Dr Simon Taylor, Co-founder and Research Director, Zappar
Last week the AR world was surprised to learn of the $542 million investment into Magic Leap. I don’t know if anyone else had heard of them before but I certainly hadn’t, and it looks like their website came out of stealth mode just after the announcement. Precious little information is available publicly other than a couple of patent applications and a website full of dreams, but having skimmed those details it did get me thinking about the requirements for a wearable display to enable truly immersive AR applications.
What is an AR experience and how can it be delivered?
Google Glass has been widely described as an “Augmented Reality” display. To me this always felt like a stretch (although to be fair to them I don’t think it’s a term Google themselves use to describe Glass). There is no universally accepted definition of what AR actually is, but I like the criteria proposed by Ron Azuma, way back in 1997 (1). Azuma says to be considered “Augmented Reality” an experience must have 3 characteristics:
- Combine real and virtual
- Be interactive in real time
- Be registered in 3D
I like that definition as it doesn’t mention anything about the hardware devices used to deliver the experience or the type of sensors or tracking employed to meet the “registered in 3D” requirement. When talking about AR experiences, registration refers to positioning the virtual content so that it appears anchored to a certain place or object in the real world. Apps that use the GPS and compass on a smartphone to overlay points of interest on a live camera feed would meet the criteria, as would a head-mounted display that uses cameras to visually track a target object and optics to additively combine virtual content with the direct view of the real world.
Google Glass is by design a head-up display. It is point 3 above where it falls down on Azuma’s definition of AR - it’s not a device designed to align virtual content with the real world, it is more about simply providing pop-up notifications in a particular small part of the user’s field of view. That’s why I’ve found it hard to get too excited by the potential of Glass for AR applications. The field of view covered by the display is simply too small for what most people imagine when they think of an immersive head-mounted AR experience. You can display the live camera feed on the screen on Glass along with some AR content “registered” to that camera image, but the overall impression is a disorienting picture-in-picture effect with a small and laggy view containing the camera feed and AR content. Immersive it is not.

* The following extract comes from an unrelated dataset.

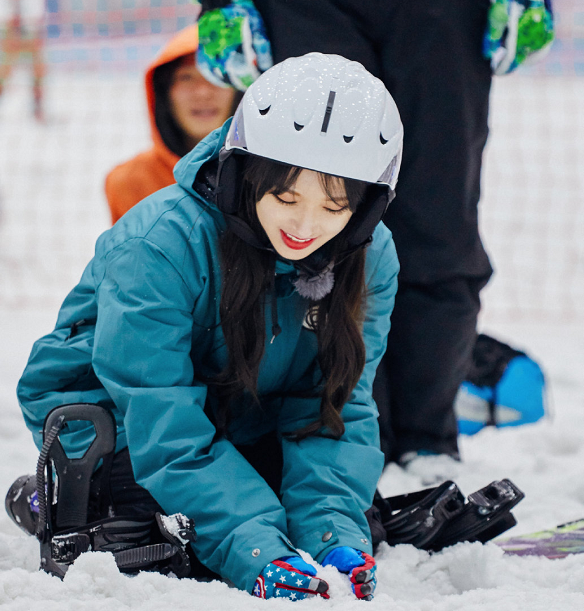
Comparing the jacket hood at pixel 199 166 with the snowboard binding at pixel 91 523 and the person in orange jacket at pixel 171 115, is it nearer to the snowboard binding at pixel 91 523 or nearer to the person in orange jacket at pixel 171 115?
the snowboard binding at pixel 91 523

Smartphones and tablets tick a lot of boxes for delivering AR experiences. They are convenient mobile packages containing a good screen, camera, network connectivity, and decent processing power. Hundreds of millions of us already have them, so they represent by far the best option for delivering AR experiences to consumers today. They are the devices that have allowed AR to break out of the lab and into the hands of consumers.
However there is a limitation to how immersive a smartphone AR experience can possibly be. The virtual content is displayed on top of live images from the device’s camera, meaning the view onto the world is from the point of view of the camera rather than the user’s eyes. It’s another case of the picture-in-picture effect I’ve talked about with Google Glass. I feel that is less of an issue with smartphones - it is for me easier to accept that there is this screen through which I must view the augmented world, and having the freedom to move that screen (and the viewpoint) independently of my head is a welcome feature. However the fact there is a device that must be the focus of my attention between the real world and my eyes does of course limit immersion.
The route to more immersive experiences is clear - we must remove the device between the world and our eyes. In the same way an Oculus VR headset provides a more immersive experience than playing a game on a monitor, so we would expect more immersive AR experiences to be delivered by wearable displays. Currently smartphones provide a small window into an augmented world. To step through the window and into the world ourselves will require removing the smartphone from the setup.
Existing AR headsets
The tiny field-of-view (FOV) covered by the display of Google Glass means that it is unable to deliver experiences that would meet Azuma’s AR criteria. However head-mounted displays with wider FOVs have been used to deliver AR experiences in research, industrial and defence applications for decades.
A major decision when producing a device for AR experiences is the mechanism to achieve the first aspect of Azuma’s definition - how to combine the real and virtual views of the world. There are two general approaches here: video see-through or optical see-through. Video see-through displays are essentially VR headsets combined with a camera for each eye to provide live video for the “real” view of the world. With optical see-through displays the real world is observed directly and the virtual view is combined with it optically. Imagine a semi-transparent mirror at a 45 degree angle to horizontal - you can see straight through it to the real world (somewhat darkened), but you can also see a reflection of whatever is above the mirror. If you place a tiny screen above the mirror in a darkened housing then whenever bright images are displayed on the screen they will be visible as a semi-transparent overlay on the real world.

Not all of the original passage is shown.